Tight security for historic Croatia, Serbia game
ZAGREB (AFP) –
Croatia and Serbia meet on Friday in a highly charged World Cup qualifier — the first between the two former foes as independent nations since the bloody 1990s war that tore apart the former Yugoslavia.
Croatia fans geared up for the match on a sunny but cold morning in Zagreb, with those who failed to secure a ticket for the game at the Maksimir Stadium expected to watch on a giant screen in the capital’s main Ban Josip Jelacic square.
Several dozen, mostly young people from all over the country, had already secured their spots in the square by 11:00 am (1000 GMT), many of them dressed in Croatia’s distinctive red and white chequerboard pattern jerseys.
“This is a special match. We were at war,” Goran Vukic, a 25-year-old student from the coastal town of Split, told AFP, summing up the views of many that the fixture was steeped in history, culture and recent conflict.
Serbia fans have been banned from attending the match — and Croatia supporters for the return leg in Belgrade on September 6 — following an agreement between the two countries’ football federations to curb crowd trouble.
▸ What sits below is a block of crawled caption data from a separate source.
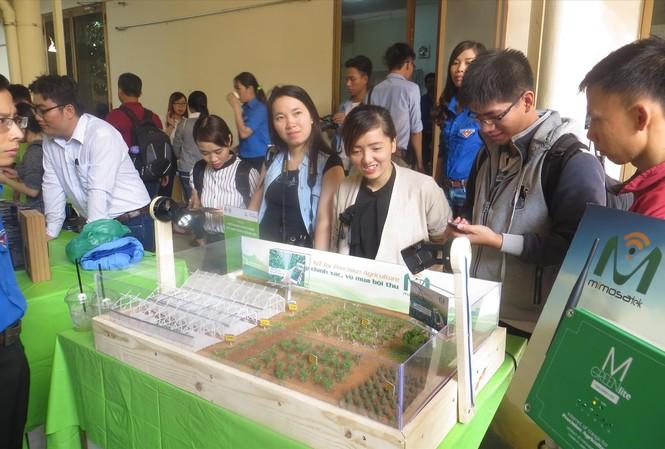Hệ sinh thái mở từ những ứng dụng triệu đô của người khổng lồ là cơ hội cho các startup Việt hợp tác cùng phát triển Ảnh: U.P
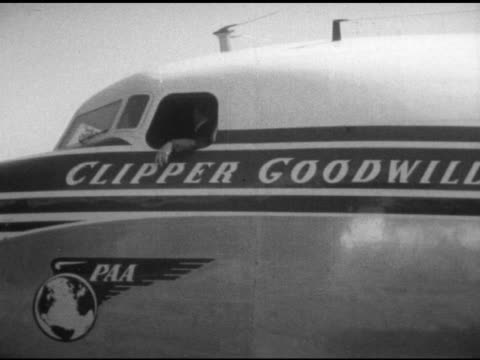 pilot looking out window of pan american airlines airplane at tempelhof airport vs engine starting propellers spinning refugees onboard waving from... - flugpassagier stock-videos und b-roll-filmmaterial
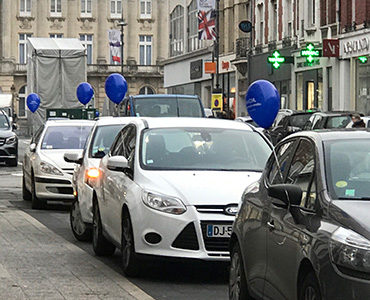 Guerilla ballons chez Dacia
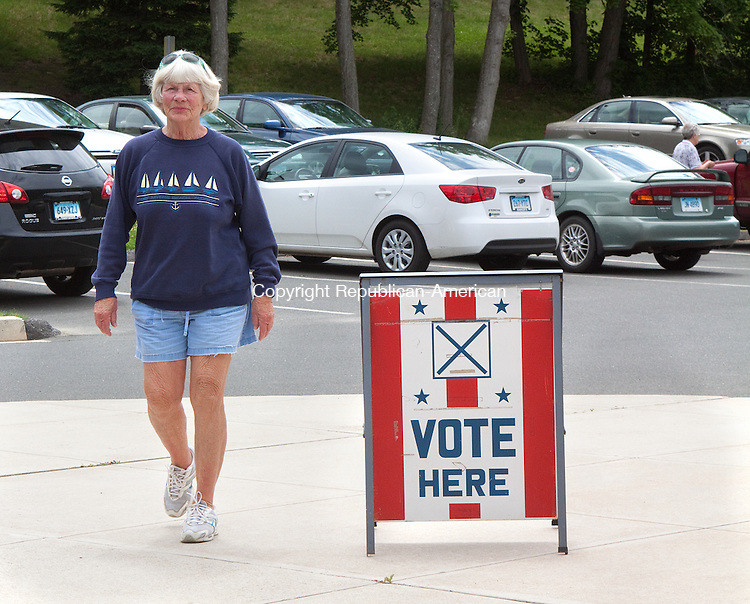WOODBURY, CT- JUNE 06  2011-060612DA01-  Louise Smith of Woodbury arrives at the Woodbury Senior Center on Wednesday to place her vote during the day long referendum..Darlene Douty Republican American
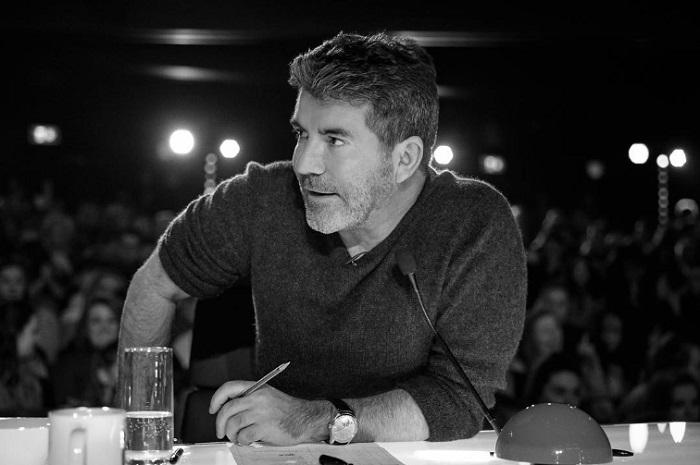Simon Cowell, jurado de Got Talent, sufre un accidente y podría no estar en las finales del show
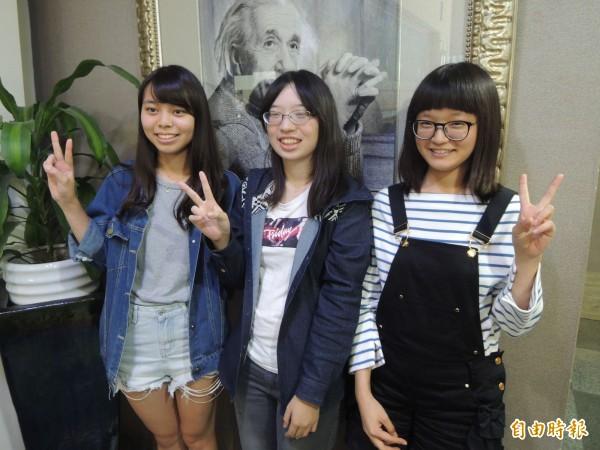 高雄女中蔡雨桐(左起)、蘇微晶及吳宜芳如願考上台大醫學系。(記者黃旭磊攝)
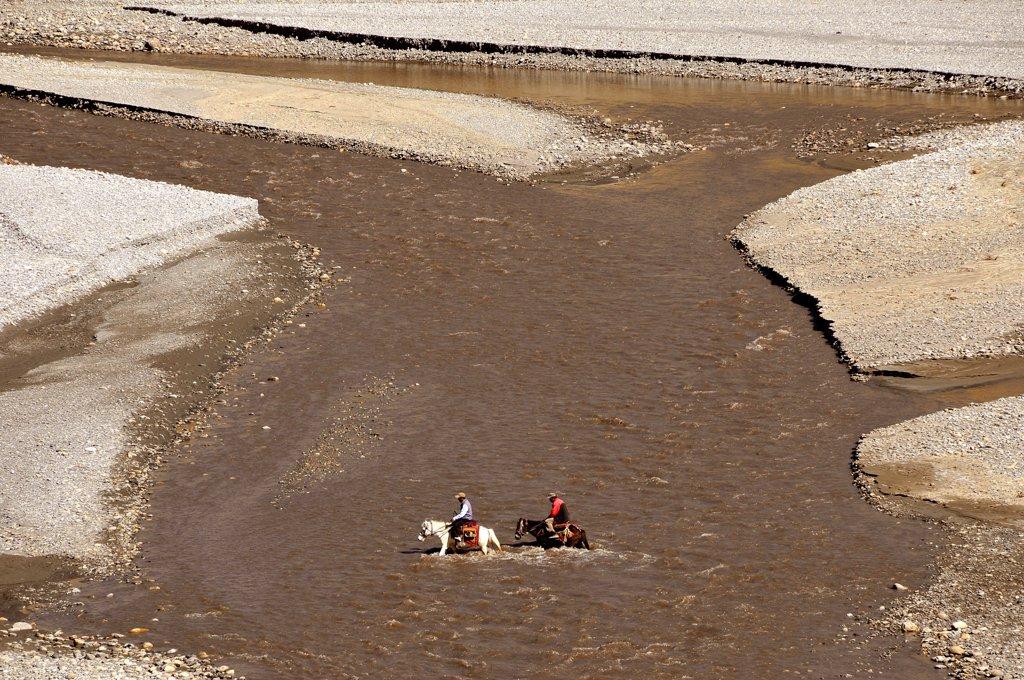 NEPAL, MUSTANG, KAGBENI, Kali Gandaki river valley in Mustang. : Stock Photo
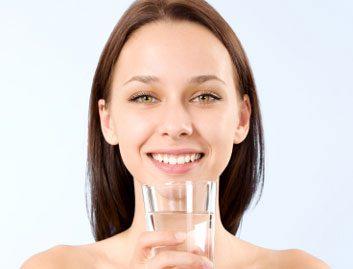 Boire moins d'alcool (et plus d'eau)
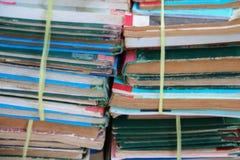 Suddig fokus med bunten av använda gamla böcker i skolaarkivet royaltyfri foto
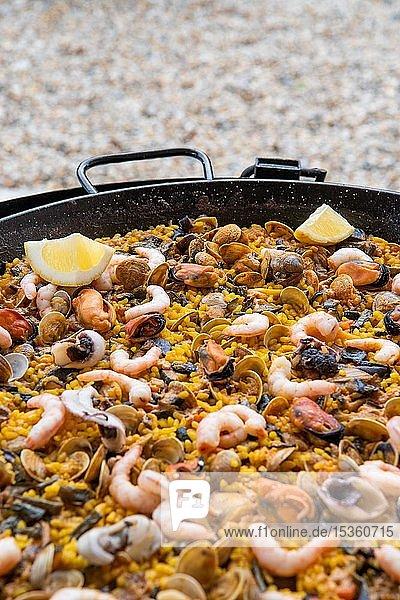 Spanische Paella  Reispfanne mit Meeresfrüchten  Andalusien  Spanien  Europa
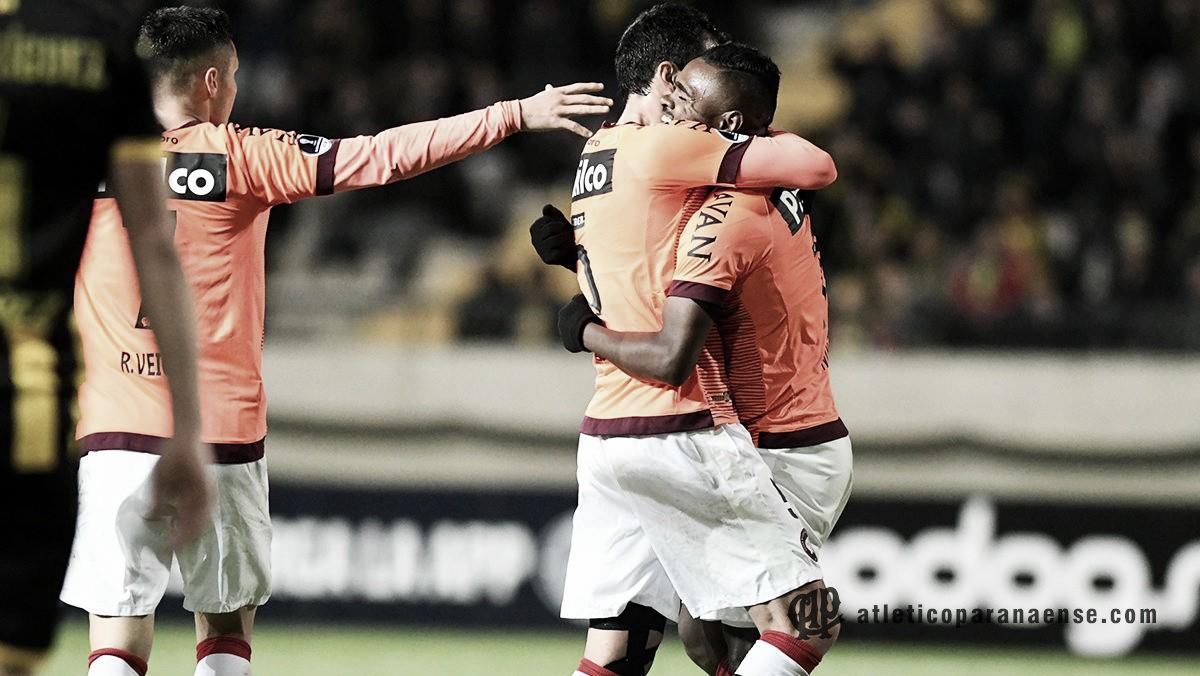 Atlético-PR goleia Peñarol fora de casa e avança de fase na Copa Sul-Americana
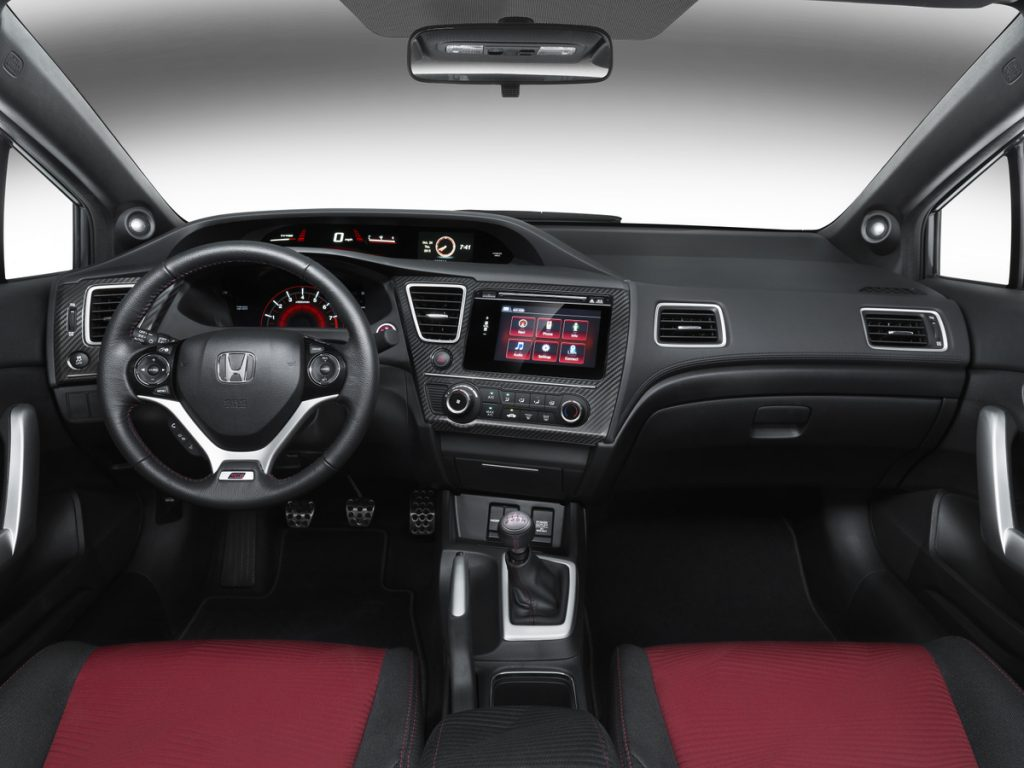 The dashboard on a 2015 Honda Civic Si.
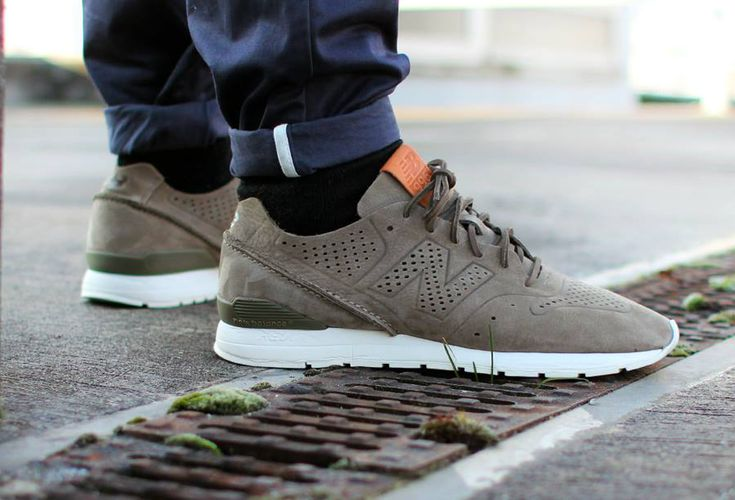 New Balance 996 Decon 'Sage' (kaki)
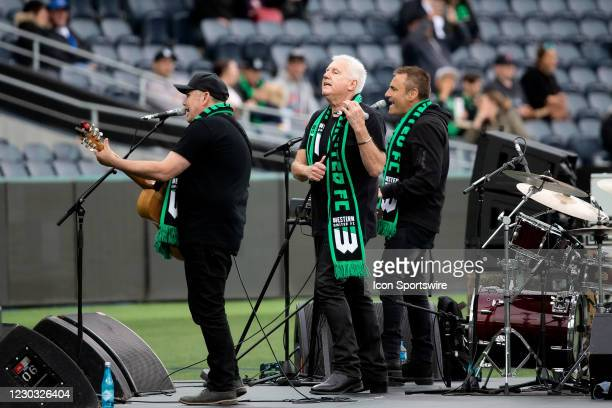 Daryl Braithwaite warms up the Hyundai A-League soccer match between Western United FC and Adelaide United on December 28, 2020 at GMHBA Stadium in...
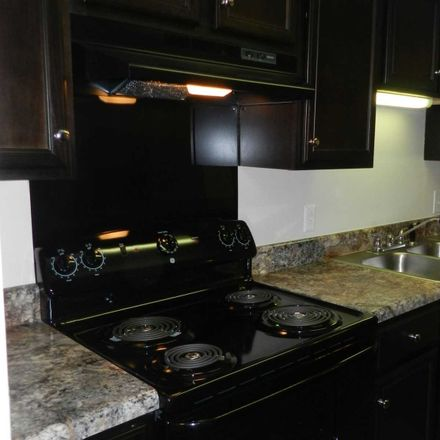 Rent this 3 bed apartment on 873 Windsor Green Boulevard in Goodlettsville, TN 37072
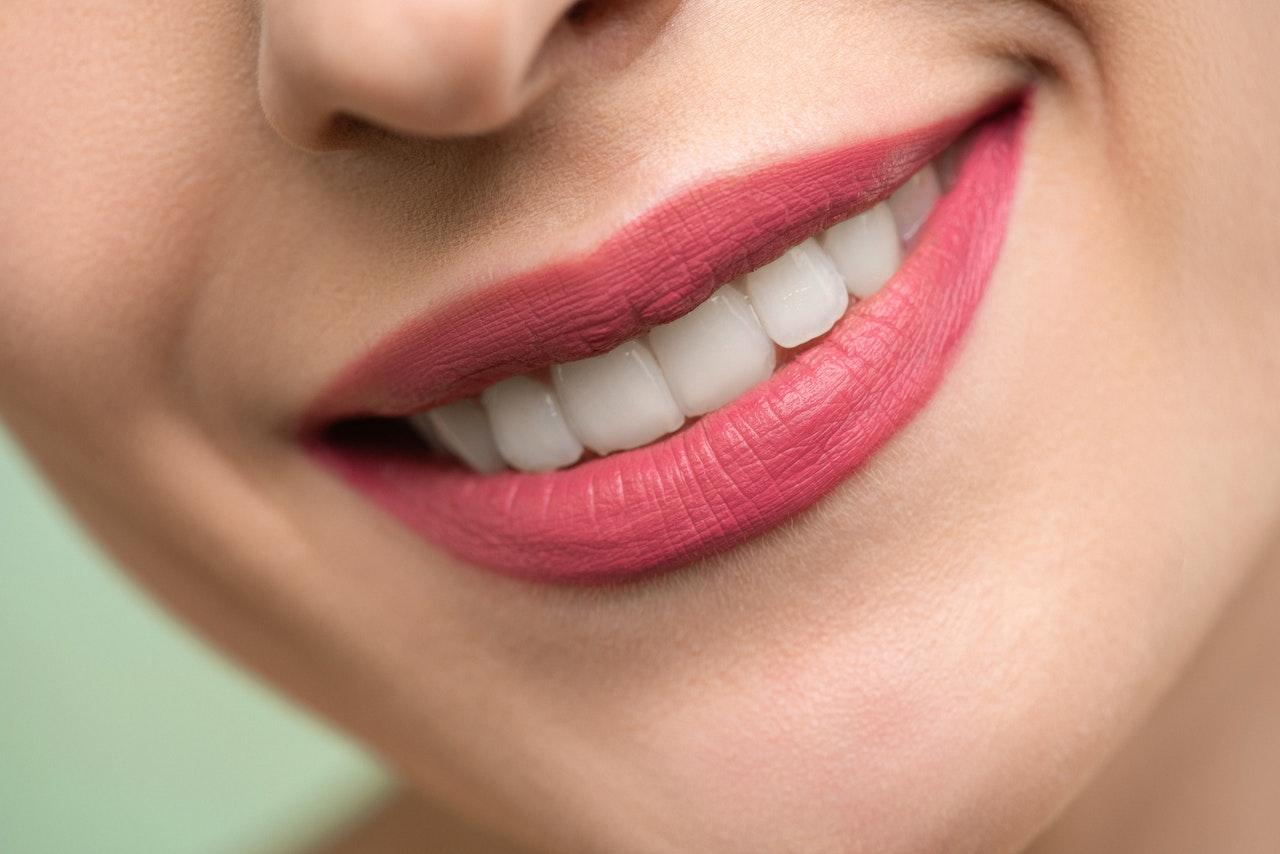 Dlaczego warto stosować elektryczną szczoteczkę do zębów?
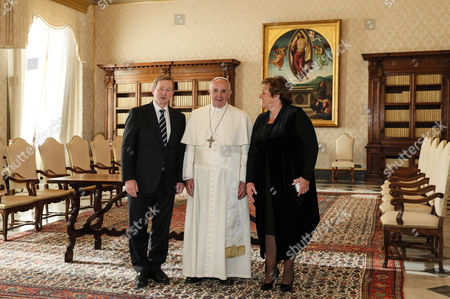 Prime Minister of Ireland Enda Kenny with Pope Francis and wife Fionnuala O'Kelly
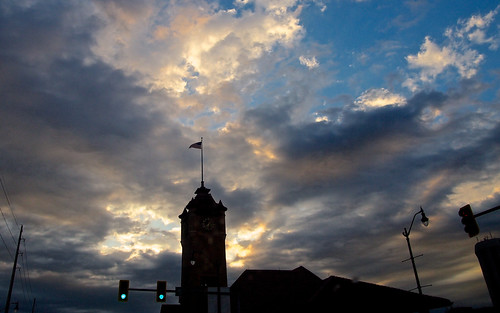 morning sky tower clock station weather clouds train sunrise illinois flag union center springfield visitor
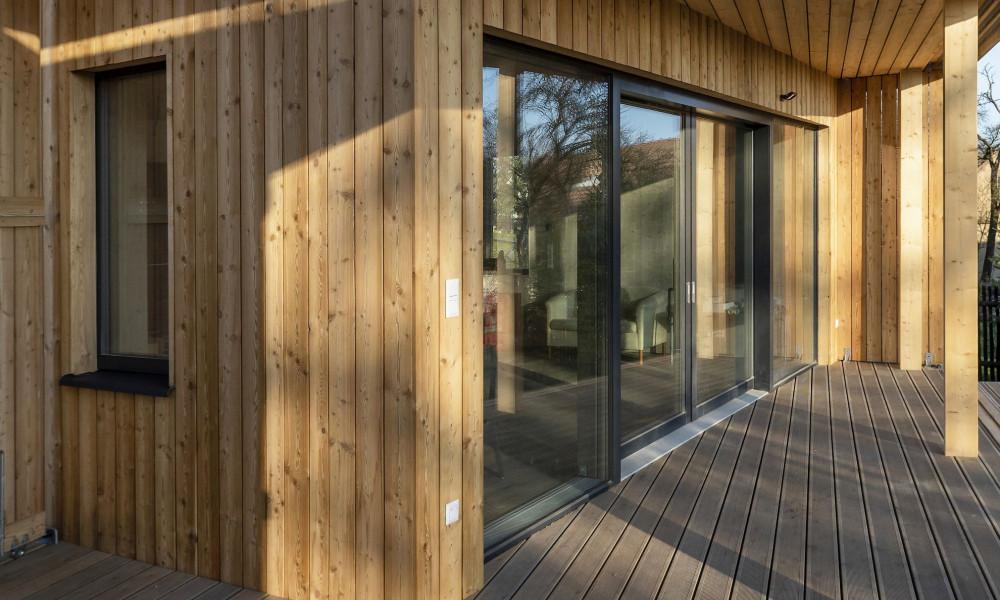 Okno dřevo-hliníkové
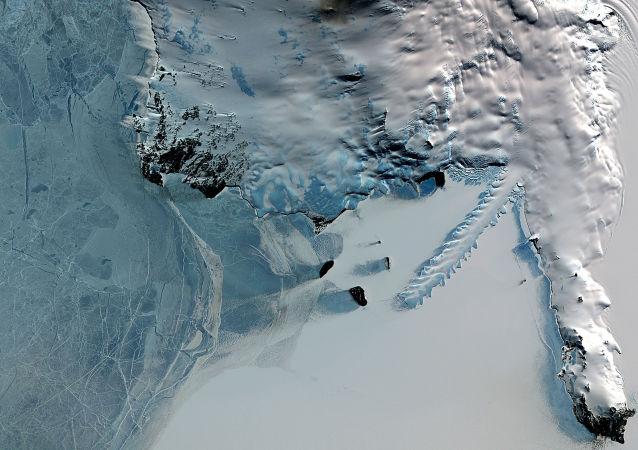 Antarktika'daki Erebus yanardağı.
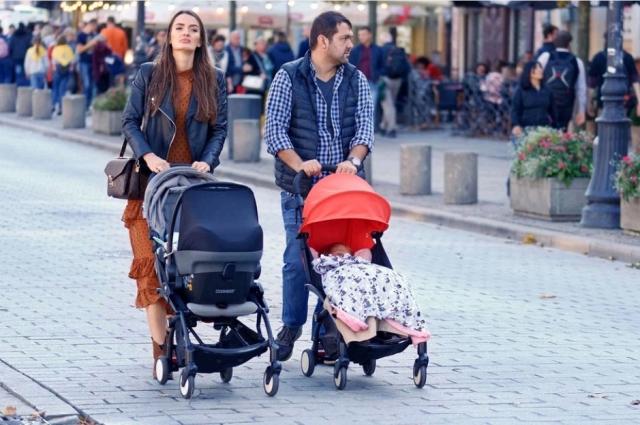 Проблемы социального паразитизма у нас нет. И рожать ради денег троих детей в Петербурге вряд ли будут.
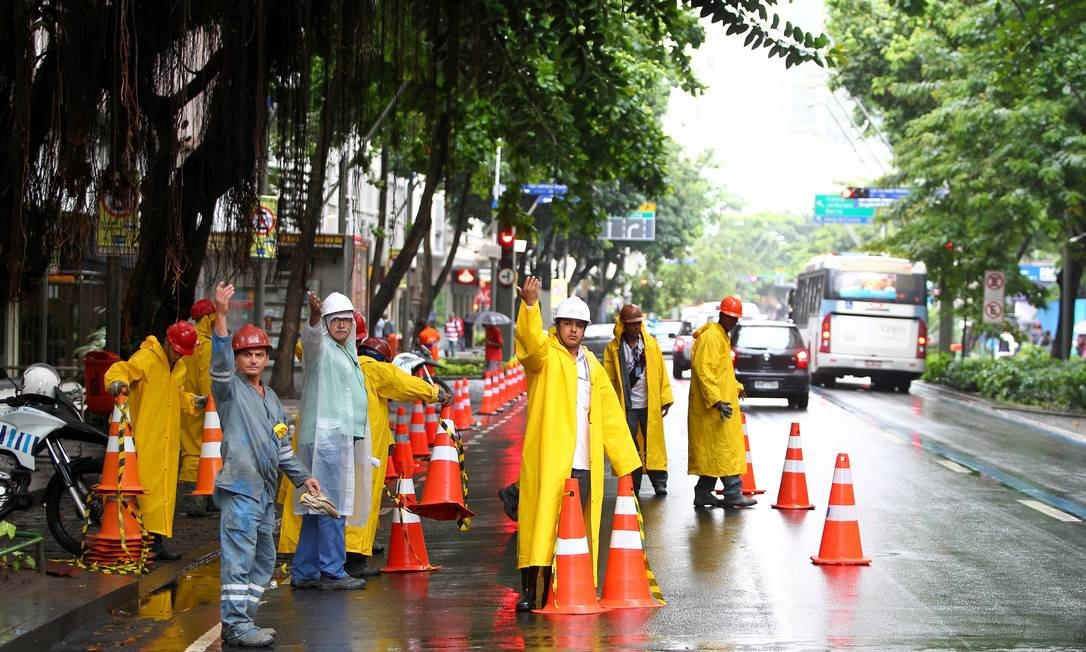 Oitenta agentes da CET-Rio participaram da operação para fechar trechos da via Foto: Ivo Gonzalez / O Globo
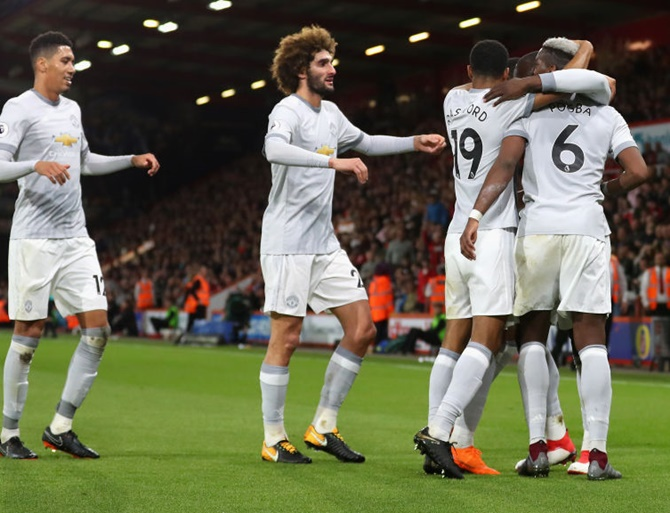 Manchester United bounce back with win at Bournemouth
The build-up to the match has dominated the media in both countries for weeks and has even prompted some schools in both countries to shorten afternoon classes because of the 6:00 pm kick-off.
“Today, the Maksimir stadium will be the scene of a football battle that for many will be more than a pure game due to bloody history of ties between two nations,” the Serbian daily Blic said.
The two countries fought each other between 1991 and 1995 after Croatia declared independence, a move fiercely opposed by Serbs, who were against the break-up of the Yugoslav federation.
Relations between the two neighbours have gradually improved since then but sports events involving their teams remain high-risk, particularly with Balkan football still linked to ultra-nationalist hooligans.
Serbia’s team, who arrived in Zagreb on Thursday amid tight security, had a request to hold a public training session turned down over security concerns.
Newspapers played on the fact that national pride was at stake.
“With a victory you will become a legend!” read a front page headline of Croatia’s influential Jutarnji List daily, showing a photograph of Croatian midfielder Luka Modric surrounded by some of the 5,000 fans who attended training on Thursday.
The Sportske Novosti daily said that Croatia — known as “Vatreni” or “The Fiery Ones” — had already “knocked down more powerful squads at Maksimir” referring notably to the 2006 victory over England.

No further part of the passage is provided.